• Task prompt: Below are some entries. Return exactly the lines from the one with "From the candidates" through the final line, leaving out any pictures.

• Available records:
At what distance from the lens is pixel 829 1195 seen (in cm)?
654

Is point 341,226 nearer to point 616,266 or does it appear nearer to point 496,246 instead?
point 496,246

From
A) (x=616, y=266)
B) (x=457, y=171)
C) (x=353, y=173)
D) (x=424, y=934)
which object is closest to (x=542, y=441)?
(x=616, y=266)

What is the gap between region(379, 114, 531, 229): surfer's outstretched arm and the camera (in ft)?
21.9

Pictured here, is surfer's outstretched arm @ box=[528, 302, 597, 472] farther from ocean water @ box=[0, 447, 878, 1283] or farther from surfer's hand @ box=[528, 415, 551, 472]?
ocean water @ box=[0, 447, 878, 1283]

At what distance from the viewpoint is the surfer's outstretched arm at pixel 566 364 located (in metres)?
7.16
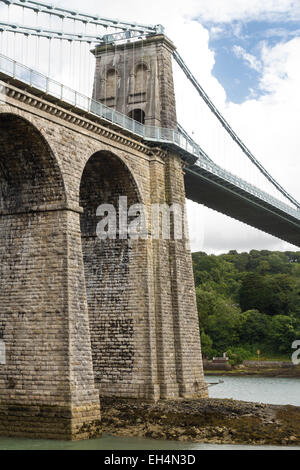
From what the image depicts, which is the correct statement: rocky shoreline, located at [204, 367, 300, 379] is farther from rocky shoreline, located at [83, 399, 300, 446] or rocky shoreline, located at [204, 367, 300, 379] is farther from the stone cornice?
the stone cornice

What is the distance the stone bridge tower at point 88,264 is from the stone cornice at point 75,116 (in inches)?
1.5

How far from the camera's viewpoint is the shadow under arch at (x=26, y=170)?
57.6 feet

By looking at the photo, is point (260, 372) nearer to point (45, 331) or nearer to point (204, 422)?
point (204, 422)

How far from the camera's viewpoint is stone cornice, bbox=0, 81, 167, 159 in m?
16.8

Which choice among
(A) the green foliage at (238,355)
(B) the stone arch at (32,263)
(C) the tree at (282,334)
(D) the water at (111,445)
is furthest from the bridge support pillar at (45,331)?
(C) the tree at (282,334)

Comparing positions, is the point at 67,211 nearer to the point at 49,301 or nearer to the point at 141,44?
the point at 49,301

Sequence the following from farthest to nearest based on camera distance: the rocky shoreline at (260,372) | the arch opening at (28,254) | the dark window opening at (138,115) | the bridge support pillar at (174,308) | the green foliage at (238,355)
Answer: the green foliage at (238,355) → the rocky shoreline at (260,372) → the dark window opening at (138,115) → the bridge support pillar at (174,308) → the arch opening at (28,254)

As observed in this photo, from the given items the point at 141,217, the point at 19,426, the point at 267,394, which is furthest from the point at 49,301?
the point at 267,394

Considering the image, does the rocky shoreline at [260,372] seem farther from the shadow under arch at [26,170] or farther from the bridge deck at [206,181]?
the shadow under arch at [26,170]

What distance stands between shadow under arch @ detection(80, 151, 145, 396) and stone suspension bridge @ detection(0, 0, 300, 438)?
0.12ft

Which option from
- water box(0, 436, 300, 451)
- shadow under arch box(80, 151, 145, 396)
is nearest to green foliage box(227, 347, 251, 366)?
shadow under arch box(80, 151, 145, 396)

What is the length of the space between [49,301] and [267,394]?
18.6 meters

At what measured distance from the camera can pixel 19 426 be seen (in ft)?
54.3

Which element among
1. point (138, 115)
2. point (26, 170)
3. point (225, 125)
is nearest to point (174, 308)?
point (26, 170)
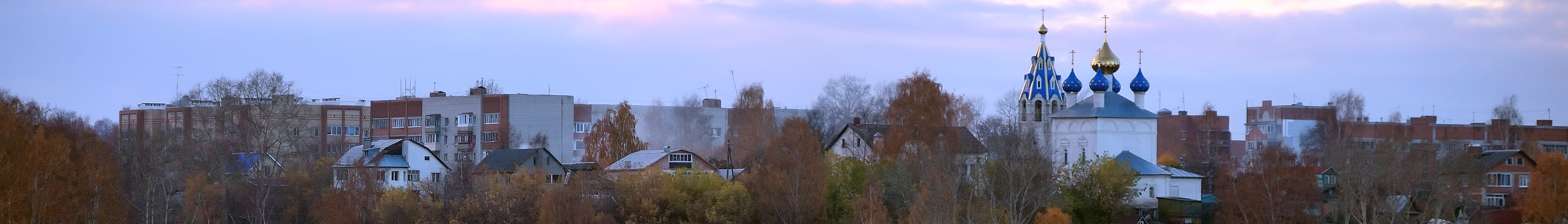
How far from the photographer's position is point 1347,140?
178 feet

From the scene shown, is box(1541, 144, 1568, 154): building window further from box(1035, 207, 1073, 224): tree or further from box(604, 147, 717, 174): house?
box(1035, 207, 1073, 224): tree

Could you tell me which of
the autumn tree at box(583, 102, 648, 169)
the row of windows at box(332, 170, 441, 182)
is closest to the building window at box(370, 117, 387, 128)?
the autumn tree at box(583, 102, 648, 169)

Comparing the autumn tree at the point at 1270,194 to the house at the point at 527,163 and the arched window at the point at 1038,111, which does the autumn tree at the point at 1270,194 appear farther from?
the house at the point at 527,163

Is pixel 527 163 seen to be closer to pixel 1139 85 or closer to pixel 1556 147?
pixel 1139 85

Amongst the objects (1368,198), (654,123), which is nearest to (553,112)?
(654,123)

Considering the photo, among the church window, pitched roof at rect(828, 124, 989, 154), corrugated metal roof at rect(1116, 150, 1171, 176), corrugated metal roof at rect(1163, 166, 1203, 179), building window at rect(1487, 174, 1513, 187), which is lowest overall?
building window at rect(1487, 174, 1513, 187)

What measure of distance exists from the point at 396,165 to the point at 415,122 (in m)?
21.2

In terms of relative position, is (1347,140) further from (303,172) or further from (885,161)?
(303,172)

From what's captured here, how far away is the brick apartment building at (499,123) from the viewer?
68375mm

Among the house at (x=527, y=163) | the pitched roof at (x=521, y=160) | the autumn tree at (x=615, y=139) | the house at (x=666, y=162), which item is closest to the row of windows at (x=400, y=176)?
the house at (x=527, y=163)

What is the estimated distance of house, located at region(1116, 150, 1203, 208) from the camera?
45312 mm

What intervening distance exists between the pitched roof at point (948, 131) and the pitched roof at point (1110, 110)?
2631mm

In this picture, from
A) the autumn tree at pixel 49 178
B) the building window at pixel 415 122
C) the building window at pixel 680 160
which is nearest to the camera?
the autumn tree at pixel 49 178

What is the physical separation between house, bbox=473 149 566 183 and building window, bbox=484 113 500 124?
1531 centimetres
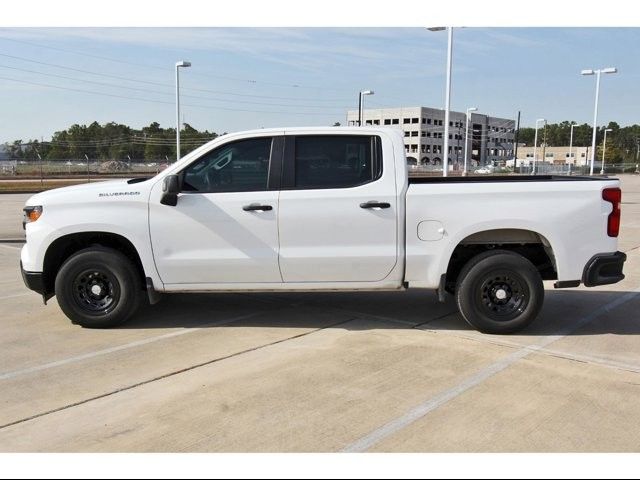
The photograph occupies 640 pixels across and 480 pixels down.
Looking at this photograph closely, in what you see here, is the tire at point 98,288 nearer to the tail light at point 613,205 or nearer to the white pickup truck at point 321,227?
the white pickup truck at point 321,227

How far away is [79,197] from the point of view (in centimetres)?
597

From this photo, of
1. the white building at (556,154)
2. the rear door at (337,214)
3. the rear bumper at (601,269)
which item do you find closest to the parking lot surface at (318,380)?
the rear bumper at (601,269)

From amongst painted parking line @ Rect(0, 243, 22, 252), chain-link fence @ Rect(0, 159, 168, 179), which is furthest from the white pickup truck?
chain-link fence @ Rect(0, 159, 168, 179)

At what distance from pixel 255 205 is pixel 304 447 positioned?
276cm

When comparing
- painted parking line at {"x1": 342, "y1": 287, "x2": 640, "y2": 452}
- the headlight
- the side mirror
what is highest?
the side mirror

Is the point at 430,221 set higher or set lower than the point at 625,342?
higher

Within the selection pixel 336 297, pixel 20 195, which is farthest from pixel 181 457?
pixel 20 195

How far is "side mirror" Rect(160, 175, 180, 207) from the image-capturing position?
5.73 meters

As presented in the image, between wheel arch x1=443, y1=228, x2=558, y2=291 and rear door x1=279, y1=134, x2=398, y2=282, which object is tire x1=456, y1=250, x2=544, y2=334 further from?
rear door x1=279, y1=134, x2=398, y2=282

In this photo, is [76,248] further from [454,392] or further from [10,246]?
[10,246]

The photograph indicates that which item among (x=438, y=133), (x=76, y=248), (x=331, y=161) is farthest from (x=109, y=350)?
(x=438, y=133)

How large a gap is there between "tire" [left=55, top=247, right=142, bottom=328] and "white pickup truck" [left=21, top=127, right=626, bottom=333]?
1 cm

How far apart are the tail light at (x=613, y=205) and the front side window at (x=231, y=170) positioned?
326cm

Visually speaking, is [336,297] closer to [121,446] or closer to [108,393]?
[108,393]
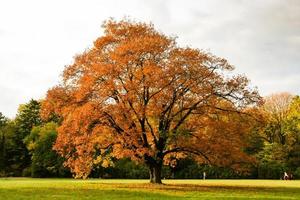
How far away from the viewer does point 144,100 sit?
1639 inches

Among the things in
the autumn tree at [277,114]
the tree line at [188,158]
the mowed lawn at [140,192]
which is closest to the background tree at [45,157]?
the tree line at [188,158]

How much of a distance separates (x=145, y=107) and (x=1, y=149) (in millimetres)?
57670

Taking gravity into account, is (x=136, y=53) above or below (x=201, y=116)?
above

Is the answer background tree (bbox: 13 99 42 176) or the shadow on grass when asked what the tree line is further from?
the shadow on grass

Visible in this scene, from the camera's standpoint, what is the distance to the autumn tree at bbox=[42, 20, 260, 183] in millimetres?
40156

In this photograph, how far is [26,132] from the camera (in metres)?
95.3

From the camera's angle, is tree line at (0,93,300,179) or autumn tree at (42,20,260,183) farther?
tree line at (0,93,300,179)

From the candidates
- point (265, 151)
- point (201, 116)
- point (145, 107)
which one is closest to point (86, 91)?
point (145, 107)

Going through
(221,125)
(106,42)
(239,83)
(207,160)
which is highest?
(106,42)

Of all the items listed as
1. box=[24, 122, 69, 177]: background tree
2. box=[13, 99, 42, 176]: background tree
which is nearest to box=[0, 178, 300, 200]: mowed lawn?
box=[24, 122, 69, 177]: background tree

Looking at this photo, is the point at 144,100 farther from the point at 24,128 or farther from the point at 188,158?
the point at 24,128

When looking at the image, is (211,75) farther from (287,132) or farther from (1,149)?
(1,149)

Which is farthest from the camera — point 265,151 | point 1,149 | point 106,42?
point 1,149

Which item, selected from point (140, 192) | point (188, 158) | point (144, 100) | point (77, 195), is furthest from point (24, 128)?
point (77, 195)
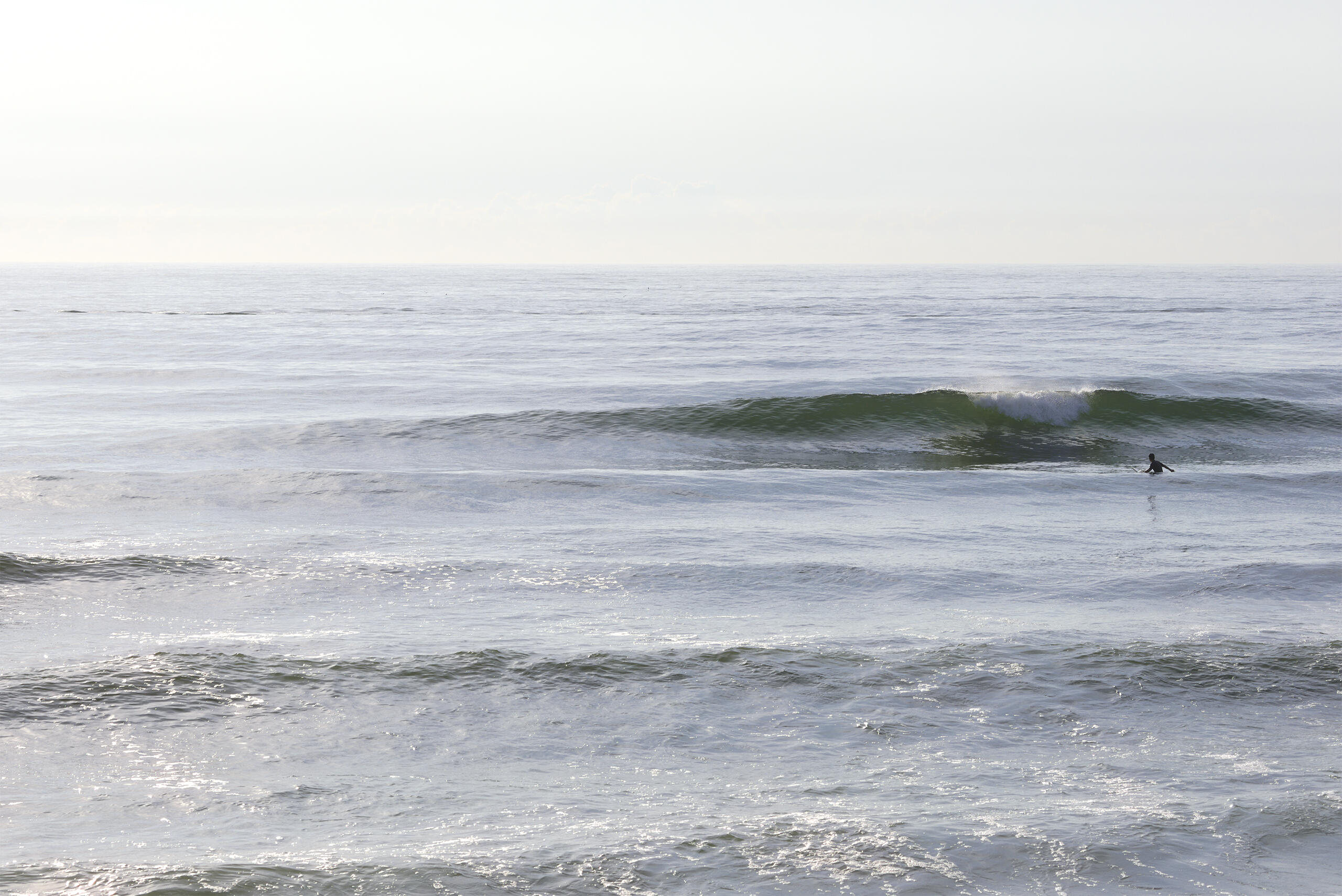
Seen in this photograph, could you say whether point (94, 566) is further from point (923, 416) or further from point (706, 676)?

• Right answer:
From the candidates
- point (265, 151)
- point (201, 116)
- point (145, 107)
which one is closest to point (86, 91)?
point (145, 107)

Going through
(221,125)
(106,42)
(239,83)
(207,160)
which is highest?
(106,42)

Of all the items listed as
1. box=[24, 122, 69, 177]: background tree
2. box=[13, 99, 42, 176]: background tree
which is nearest to box=[0, 178, 300, 200]: mowed lawn?
box=[24, 122, 69, 177]: background tree

Looking at this photo, is the point at 144,100 farther from the point at 24,128 or farther from the point at 188,158?
the point at 24,128

When looking at the image, is (211,75) farther from (287,132) or farther from (1,149)?
(1,149)

Which is farthest from the camera — point 265,151 | point 1,149 | point 106,42?
point 1,149

Which item, selected from point (140, 192) | point (188, 158) | point (144, 100) | point (77, 195), is furthest from point (24, 128)?
point (77, 195)
Seen in this photograph, could you say whether point (94, 566) is further from point (923, 416) or further from point (706, 676)?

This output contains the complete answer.